Looks good to me. Pretty wood and nice work.


----------



## Bean_counter (Sep 4, 2013)

Great looking pen.... Love the wood.... Fit and finish look great


----------



## NYWoodturner (Sep 4, 2013)

Holy crap that's your first ? 
Great job and great choice of wood.


----------



## Cody Killgore (Sep 4, 2013)

NYWoodturner said:


> Holy crap that's your first ?
> Great job and great choice of wood.



Yep  Of course, my father was standing over me telling me what to do.

Thanks guys! I really appreciate the kind words.


----------



## Sprung (Sep 4, 2013)

Very nice looking pen! Just from the pictures, I'd have never guessed that this one was your first. Excellent work!


----------



## Karl_99 (Sep 4, 2013)

Nice job!
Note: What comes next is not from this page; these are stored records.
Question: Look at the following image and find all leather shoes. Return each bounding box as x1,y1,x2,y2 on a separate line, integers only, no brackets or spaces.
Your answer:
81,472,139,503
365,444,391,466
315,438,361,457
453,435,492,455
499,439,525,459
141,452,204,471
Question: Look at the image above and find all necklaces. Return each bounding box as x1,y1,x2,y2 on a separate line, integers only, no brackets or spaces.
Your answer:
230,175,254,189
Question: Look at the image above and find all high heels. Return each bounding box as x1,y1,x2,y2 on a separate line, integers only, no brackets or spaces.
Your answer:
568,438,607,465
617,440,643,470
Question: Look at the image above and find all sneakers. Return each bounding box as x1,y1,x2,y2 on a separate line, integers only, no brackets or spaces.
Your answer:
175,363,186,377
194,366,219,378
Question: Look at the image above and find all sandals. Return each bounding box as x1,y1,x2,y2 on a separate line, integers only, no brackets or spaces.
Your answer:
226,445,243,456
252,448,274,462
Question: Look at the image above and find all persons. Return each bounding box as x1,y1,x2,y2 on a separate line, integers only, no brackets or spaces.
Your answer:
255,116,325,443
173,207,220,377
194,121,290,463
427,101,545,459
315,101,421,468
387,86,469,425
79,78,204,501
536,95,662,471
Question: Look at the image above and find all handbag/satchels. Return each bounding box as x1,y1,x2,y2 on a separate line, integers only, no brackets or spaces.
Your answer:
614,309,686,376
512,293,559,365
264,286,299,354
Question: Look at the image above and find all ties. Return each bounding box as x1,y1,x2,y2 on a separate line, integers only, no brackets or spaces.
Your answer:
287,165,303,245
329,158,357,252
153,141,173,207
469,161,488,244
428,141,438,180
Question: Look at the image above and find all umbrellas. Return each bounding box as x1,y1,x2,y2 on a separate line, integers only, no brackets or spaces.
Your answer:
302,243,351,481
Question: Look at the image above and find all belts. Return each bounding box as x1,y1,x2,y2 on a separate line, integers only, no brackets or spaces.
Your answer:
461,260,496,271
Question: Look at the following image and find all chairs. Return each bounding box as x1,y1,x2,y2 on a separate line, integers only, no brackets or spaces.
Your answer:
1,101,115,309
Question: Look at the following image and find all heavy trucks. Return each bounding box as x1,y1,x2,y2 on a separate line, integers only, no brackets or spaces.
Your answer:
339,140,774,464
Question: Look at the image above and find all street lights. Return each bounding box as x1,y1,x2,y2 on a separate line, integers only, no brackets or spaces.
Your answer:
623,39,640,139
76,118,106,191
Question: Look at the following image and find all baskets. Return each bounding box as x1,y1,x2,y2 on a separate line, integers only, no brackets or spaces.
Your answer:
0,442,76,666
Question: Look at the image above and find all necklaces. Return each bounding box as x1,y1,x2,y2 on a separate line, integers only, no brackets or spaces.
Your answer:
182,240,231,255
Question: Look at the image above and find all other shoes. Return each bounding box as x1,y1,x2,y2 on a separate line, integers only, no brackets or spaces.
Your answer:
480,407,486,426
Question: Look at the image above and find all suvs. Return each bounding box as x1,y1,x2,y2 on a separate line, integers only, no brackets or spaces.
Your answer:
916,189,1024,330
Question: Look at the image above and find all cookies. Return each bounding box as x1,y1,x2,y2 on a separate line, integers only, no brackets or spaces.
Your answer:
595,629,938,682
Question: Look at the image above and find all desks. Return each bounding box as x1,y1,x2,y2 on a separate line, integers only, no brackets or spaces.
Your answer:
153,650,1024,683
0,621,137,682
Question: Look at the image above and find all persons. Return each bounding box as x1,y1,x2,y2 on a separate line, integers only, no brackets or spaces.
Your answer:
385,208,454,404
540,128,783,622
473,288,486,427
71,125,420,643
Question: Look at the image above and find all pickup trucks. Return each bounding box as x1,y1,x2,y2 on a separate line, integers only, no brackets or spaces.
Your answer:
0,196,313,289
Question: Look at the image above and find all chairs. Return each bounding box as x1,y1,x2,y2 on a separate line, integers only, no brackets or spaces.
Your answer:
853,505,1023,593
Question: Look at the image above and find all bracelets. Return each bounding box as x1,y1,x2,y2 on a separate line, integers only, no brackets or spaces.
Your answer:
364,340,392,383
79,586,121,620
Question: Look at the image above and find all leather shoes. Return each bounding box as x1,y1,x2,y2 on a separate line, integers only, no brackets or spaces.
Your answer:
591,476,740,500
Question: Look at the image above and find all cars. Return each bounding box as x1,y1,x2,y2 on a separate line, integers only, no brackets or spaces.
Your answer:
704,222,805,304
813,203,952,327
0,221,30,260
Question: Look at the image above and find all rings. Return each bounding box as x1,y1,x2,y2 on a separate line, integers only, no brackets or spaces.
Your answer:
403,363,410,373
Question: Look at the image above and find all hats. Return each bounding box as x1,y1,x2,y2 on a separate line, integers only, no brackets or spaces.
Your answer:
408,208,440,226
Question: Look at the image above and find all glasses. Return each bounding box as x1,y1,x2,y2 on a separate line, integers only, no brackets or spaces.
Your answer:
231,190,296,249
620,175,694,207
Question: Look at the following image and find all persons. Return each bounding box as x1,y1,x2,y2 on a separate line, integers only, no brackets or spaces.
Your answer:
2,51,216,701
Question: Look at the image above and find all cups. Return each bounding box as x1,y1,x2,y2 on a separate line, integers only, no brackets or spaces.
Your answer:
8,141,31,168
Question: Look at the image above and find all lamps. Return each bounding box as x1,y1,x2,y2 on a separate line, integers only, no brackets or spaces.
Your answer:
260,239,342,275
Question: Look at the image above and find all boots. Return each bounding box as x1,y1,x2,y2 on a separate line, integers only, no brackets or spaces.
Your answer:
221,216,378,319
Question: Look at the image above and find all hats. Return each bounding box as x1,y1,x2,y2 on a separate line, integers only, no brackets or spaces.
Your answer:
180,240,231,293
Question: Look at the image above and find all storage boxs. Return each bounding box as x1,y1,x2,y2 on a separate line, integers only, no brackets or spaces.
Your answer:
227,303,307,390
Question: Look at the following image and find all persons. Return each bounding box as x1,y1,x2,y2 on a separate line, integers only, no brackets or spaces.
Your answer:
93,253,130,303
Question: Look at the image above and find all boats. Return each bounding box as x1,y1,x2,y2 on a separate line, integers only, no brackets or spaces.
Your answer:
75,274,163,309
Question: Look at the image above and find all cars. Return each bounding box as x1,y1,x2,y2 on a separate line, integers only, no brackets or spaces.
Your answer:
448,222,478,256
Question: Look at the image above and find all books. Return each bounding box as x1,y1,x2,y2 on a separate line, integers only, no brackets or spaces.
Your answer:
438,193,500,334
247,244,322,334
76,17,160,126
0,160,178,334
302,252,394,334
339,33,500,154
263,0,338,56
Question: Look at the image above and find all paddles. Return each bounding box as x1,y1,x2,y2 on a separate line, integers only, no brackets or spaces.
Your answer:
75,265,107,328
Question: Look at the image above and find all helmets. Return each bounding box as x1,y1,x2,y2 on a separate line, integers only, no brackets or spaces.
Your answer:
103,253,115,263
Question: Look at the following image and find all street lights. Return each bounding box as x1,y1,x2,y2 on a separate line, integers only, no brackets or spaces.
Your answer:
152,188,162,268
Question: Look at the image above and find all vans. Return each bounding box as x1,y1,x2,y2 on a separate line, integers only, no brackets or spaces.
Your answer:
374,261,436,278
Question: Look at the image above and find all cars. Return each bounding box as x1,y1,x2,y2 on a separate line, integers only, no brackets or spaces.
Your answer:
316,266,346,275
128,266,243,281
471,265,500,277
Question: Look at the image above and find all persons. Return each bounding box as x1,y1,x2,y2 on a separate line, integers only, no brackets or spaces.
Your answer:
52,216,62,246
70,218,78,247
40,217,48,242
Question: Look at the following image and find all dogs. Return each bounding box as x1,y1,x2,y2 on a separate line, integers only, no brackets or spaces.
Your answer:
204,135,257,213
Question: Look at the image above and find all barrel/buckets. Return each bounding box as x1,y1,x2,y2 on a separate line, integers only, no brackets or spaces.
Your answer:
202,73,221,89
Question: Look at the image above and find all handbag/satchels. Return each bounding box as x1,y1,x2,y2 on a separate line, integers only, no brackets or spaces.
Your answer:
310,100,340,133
I really like that spalted big leaf maple...it looks great!


----------



## rdabpenman (Sep 4, 2013)

For your first you did an excellent job on a great looking piece of timber.
Well done.
What is your finishing process?

Les


----------



## Cody Killgore (Sep 4, 2013)

rdabpenman said:


> For your first you did an excellent job on a great looking piece of timber.
> Well done.
> What is your finishing process?
> 
> Les



Thanks again everyone!

For the finish, I sanded from 150 up to 600 with regular sandpaper then went to the micro mesh pads from 1000ish up to 12,000. I then buffed with tripoli and white diamond and put some wax on it.


----------



## santaeric (Sep 5, 2013)

Oh you're in trouble now, you've been bitten by the woodturner's bug.....

good job BTW....lol

eric


----------



## ButchC (Sep 5, 2013)

Nice looking first pen. There will be more. Plan on making them for just about everyone on your gift list.


----------



## jlnel (Sep 5, 2013)

Pretty wood! Came out nice


----------



## barry richardson (Sep 6, 2013)

Outstanding! I just started dabbling in pen turning myself, my first couple were total failures Mostly cause I assembled them wrong. Your fortunate to have a skilled pen turner to guide you, it will really speed up the learning curve. That is a beautiful pen, what is the kit?


----------



## Cody Killgore (Sep 6, 2013)

barry richardson said:


> Outstanding! I just started dabbling in pen turning myself, my first couple were total failures Mostly cause I assembled them wrong. Your fortunate to have a skilled pen turner to guide you, it will really speed up the learning curve. That is a beautiful pen, what is the kit?



Thanks 
Yes, it is nice having someone tell me anytime I start to do something wrong :dash2:

The pen kit is a Designer Twist with a satin finish. At least, that's what the little baggie said on it.


----------